Day 2: 1 locations, 5.0 hours planned
  1. 09:00 - Horton Plains National Park

✅ Itinerary generation pipeline completed successfully!


## 9. Output Formatting and Display

Format and display the final itinerary in a human-readable format with all details.

In [25]:
class ItineraryFormatter:
    """
    Format and display itineraries in various human-readable formats
    """
    
    def __init__(self):
        self.emojis = {
            'day': '📅',
            'location': '📍',
            'time': '⏰',
            'travel': '🚗',
            'food': '🍽️',
            'accommodation': '🏨',
            'tip': '💡',
            'rating': '⭐',
            'category': '🏷️',
            'province': '🗺️',
            'budget': '💰',
            'duration': '⏱️'
        }
    
    def format_time(self, decimal_hours):
        """Convert decimal hours to HH:MM format"""
        hours = int(decimal_hours)
        minutes = int((decimal_hours - hours) * 60)
        return f"{hours:02d}:{minutes:02d}"
    
    def format_detailed_itinerary(self, complete_itinerary):
        """Generate a detailed, formatted itinerary"""
        
        output = []
        metadata = complete_itinerary['metadata']
        daily_schedule = complete_itinerary['daily_schedule']
        
        # Header
        output.append("=" * 80)
        output.append("🇱🇰 PERSONALIZED SRI LANKA TRAVEL ITINERARY 🇱🇰")
        output.append("=" * 80)
        output.append("")
        
        # Metadata summary
        output.append(f"{self.emojis['duration']} Duration: {metadata['total_days']} days")
        output.append(f"{self.emojis['budget']} Budget: {metadata['budget_category']}")
        output.append(f"🎯 Travel Style: {metadata['travel_style']}")

Directions for this task
Rewrite the itinerary excerpt from "Day 2: 1 locations, 5.0" up to and including "with all details.", replacing "Horton Plains National Park" with "Yala National Park".

Recorded data
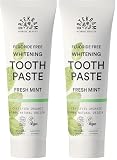 Urtekram Bio9 Toothpaste Organic, Fresh Mint, 75 ml (Paquete de 2)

Task output
Day 2: 1 locations, 5.0 hours planned
  1. 09:00 - Yala National Park

✅ Itinerary generation pipeline completed successfully!


## 9. Output Formatting and Display

Format and display the final itinerary in a human-readable format with all details.